Отрывок
А с Федором Михайловичем Кусковым ты все-таки познакомься... Ну, не понимай его, не прощай, но поговори с ним. Ему очень тяжело, и к тому же он болен.
Глава следующая, где появляется персонаж из прошлого.
У Кускова со здоровьем всё хуже и хуже, теперь он может работать лишь до обеда, а потом возвращается домой и валяется без сил.
Его навещал Шпак. Рассказывал ему берлинские новости, приносил то булку, то банку мармелада от Декановых.
— Спасибо, — говорил Федор Михайлович. — Только скажите, что не надо. Понимаете... Не надо, ничего мне не надо...
В церкви ротмистр Шпак встречает женщину, которая при упоминании имени Кускова проявляет интерес.
— Вы сказали, Кусков? — сказала она, ласково глядя на Шпака. — Какой Кусков?
— Генерал, Федор Михайлович, — отвечал Шпак.
— Большевик? — нараспев сказала женщина.

Что сделать
Продолжите, пожалуйста, рассказ о генерале Кускове и напишите, что происходит после последней реплики женщины. Материал ниже к этому никакого отношения не имеет.

Исходные данные

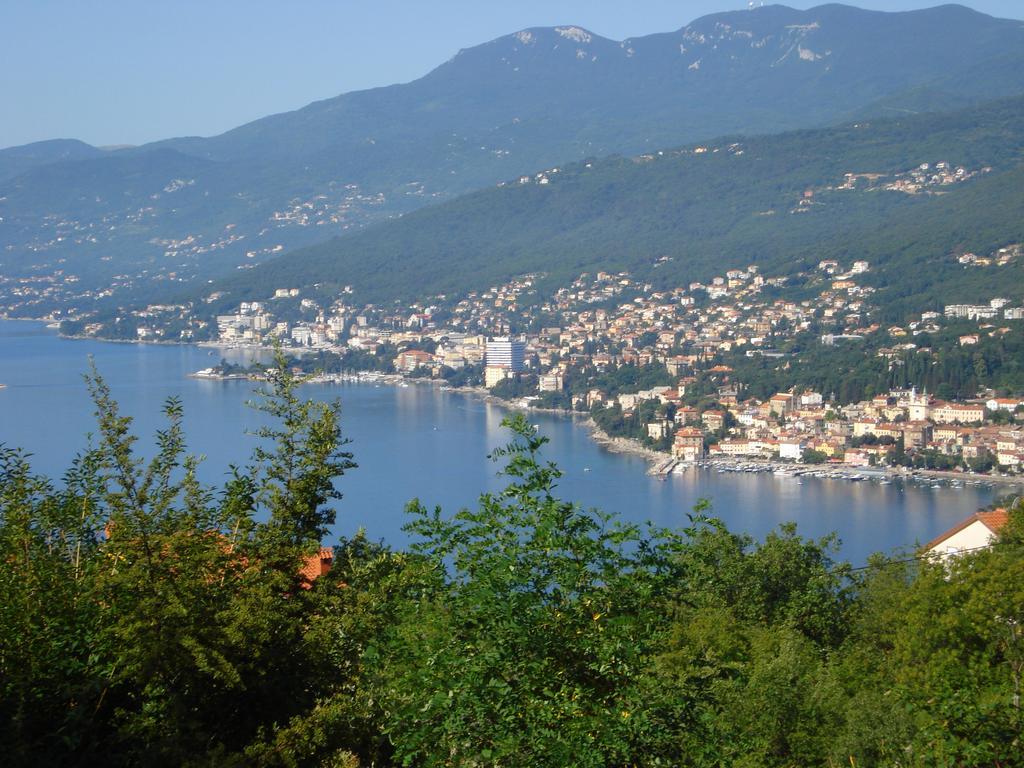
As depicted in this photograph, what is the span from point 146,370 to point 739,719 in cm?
2682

Ответ к заданию
— Да, он служил в Красной армии, но я его знал уже поручиком Северо-Западной, где и сам имел честь служить.
Слово за слово, женщина упоминает о самоубийстве Святослава. Шпак в ответ рассказывает о бедственном положении Фёдора Батьковича, называет его адрес. Женщина обещает зайти.
— Скажите мне. Я сейчас к нему поеду. Я знала его второго сына, Игруньку... Я постараюсь ему помочь... Чем могу, конечно... У меня у самой ничего нет.
Шпак просит её представиться, но вы наверное уже догадались сами, что это за дама.
— Я... Ах, да... В нынешнее время надо знать. Я сестра Серебренникова, София Ивановна...
Шпак с Софией отправляются к Кускову. Тот в замешательстве.
Когда он сказал, что с ним приехала дама, Федор Михайлович засуетился, поднялся на постели, стал причесывать отросшие седые волосы.
--Дама?.. Зачем дама?.. Какая дама?.. У меня никого нет знакомых.
В мыслях проносились женские образы близких к нему. Наташа замучена, сестра Липочка убита... Может быть, Ипполитова Азалия?
Хм, про Наталья сообщила Азалия, а про Липочку кто? Она же?
София рассказывает о себе, Шпак уходит, начинается разговор о болезни Кускова, но он не клеится. Воцаряется неловкая пауза. София заводит разговор о русском народе. Рассказывает историю из недавнего.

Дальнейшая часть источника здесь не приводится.